• _Document text_
######

Wednesday 28 October 2020

The ‘Supersonic’ Qantas Story Few Australians Remember

From 2015 rumours Concorde was planning to return to the skies to supersonic flights being slated as the next step in luxury travel's evolution, the word Concorde is still the biggest buzzword when it comes to ultra-fast flights.

Concorde flew its last commercial flight back in 2003, a demise brought upon by financial problems, high maintenance costs and a major Air France crash in 2000 which killed all 113 passengers on board.

Throw in the flying fears after 9/11, and the Concorde’s fate was sealed after a 27-year flight history with only one accident (if a notorious one) recorded during its time in operation.

What many Australians may not know, however, is that Qantas almost had a Concorde jet of its own.

The opportunity first crossed Qantas executives' desks in 1960. The jet age was in full bloom, and both governments and aircraft manufacturers were lining up to be the first to offer commercial airline passengers supersonic travel.

######

• _Stored data_
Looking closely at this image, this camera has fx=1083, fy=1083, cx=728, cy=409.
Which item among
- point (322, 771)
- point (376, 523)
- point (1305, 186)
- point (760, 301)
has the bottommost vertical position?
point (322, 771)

######

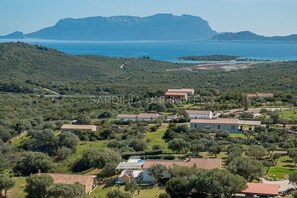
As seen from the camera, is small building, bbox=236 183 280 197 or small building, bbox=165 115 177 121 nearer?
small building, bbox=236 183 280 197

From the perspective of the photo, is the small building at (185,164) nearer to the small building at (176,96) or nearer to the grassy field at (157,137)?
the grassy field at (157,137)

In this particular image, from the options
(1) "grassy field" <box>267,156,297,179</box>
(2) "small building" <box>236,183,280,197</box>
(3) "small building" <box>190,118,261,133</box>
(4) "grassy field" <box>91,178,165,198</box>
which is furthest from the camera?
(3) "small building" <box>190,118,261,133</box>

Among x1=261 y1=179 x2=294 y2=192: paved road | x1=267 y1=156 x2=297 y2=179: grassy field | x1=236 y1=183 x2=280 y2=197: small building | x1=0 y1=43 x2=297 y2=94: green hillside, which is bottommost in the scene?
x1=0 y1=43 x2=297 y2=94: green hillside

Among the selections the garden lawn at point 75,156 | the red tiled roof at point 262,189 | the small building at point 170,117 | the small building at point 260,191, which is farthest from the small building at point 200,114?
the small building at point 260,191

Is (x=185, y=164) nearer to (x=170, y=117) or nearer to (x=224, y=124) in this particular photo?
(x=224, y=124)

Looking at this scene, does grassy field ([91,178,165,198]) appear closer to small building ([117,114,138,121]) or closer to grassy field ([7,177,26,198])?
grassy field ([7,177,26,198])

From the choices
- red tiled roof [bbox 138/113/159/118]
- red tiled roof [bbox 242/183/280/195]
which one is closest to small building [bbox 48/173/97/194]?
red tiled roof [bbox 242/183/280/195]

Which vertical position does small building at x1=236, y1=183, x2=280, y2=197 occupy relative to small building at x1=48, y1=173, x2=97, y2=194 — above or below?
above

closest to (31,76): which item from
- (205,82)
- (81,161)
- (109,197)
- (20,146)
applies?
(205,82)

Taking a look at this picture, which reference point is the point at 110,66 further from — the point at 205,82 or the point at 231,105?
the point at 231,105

######

• _Directions_
Transcribe the part of the article on Qantas and the Concorde that begins at the words "From 2015 rumours" and stops after the words "to ultra-fast flights.".

• _Response area_
From 2015 rumours Concorde was planning to return to the skies to supersonic flights being slated as the next step in luxury travel's evolution, the word Concorde is still the biggest buzzword when it comes to ultra-fast flights.